### [INSTRUCTIONS FOR THE TASK]
Rewrite the listing below with "black t-shirt" changed to "gray t-shirt" wherever it occurs, keeping every other word the same.

Stored dataset listing
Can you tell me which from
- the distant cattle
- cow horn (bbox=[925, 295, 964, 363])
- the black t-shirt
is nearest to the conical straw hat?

### [SOLUTION]
Can you tell me which from
- the distant cattle
- cow horn (bbox=[925, 295, 964, 363])
- the gray t-shirt
is nearest to the conical straw hat?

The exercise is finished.